Please copy the lines below without any change, starting at the line that contains "How far is the" and ending at the line that contains "Is the stone", both included.

::::::::::

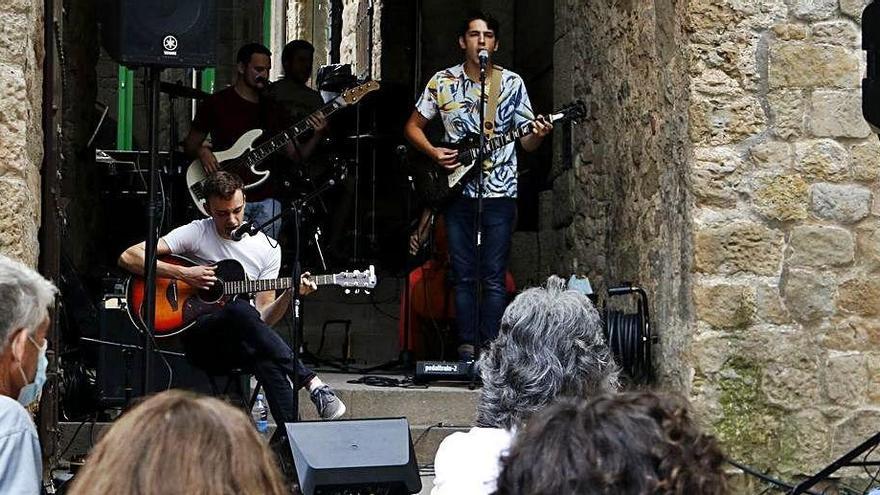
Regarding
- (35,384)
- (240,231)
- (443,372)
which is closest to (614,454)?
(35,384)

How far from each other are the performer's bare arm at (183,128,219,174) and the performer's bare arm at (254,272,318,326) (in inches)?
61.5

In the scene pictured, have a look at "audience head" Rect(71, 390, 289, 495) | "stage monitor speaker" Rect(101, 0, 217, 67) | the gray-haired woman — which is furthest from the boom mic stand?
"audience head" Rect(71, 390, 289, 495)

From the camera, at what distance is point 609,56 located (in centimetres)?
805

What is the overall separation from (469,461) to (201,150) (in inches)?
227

::::::::::

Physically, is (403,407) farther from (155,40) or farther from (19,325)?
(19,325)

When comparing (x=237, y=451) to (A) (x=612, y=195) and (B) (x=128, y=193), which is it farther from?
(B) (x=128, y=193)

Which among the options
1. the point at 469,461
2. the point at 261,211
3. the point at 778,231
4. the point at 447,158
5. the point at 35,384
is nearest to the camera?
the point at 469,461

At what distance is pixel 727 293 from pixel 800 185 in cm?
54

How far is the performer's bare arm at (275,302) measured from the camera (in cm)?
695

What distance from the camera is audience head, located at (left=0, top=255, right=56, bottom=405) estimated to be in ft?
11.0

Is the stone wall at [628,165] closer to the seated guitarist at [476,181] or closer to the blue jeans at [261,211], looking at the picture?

::::::::::

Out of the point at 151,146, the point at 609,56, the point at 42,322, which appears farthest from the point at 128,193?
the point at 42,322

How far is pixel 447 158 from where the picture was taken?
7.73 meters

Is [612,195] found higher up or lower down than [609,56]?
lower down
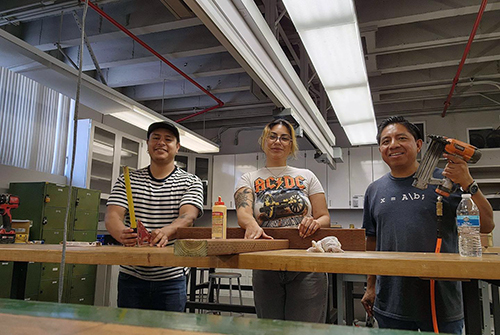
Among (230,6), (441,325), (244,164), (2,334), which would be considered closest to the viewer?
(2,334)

::::::::::

◆ **CORRECT RESPONSE**:
How far is the performer's bare arm at (275,302) measured from the camera (in cm)?
695

What distance from the camera is audience head, located at (left=0, top=255, right=56, bottom=405) estimated to be in ft?
11.0

Is the stone wall at [628,165] closer to the seated guitarist at [476,181] or closer to the blue jeans at [261,211], looking at the picture?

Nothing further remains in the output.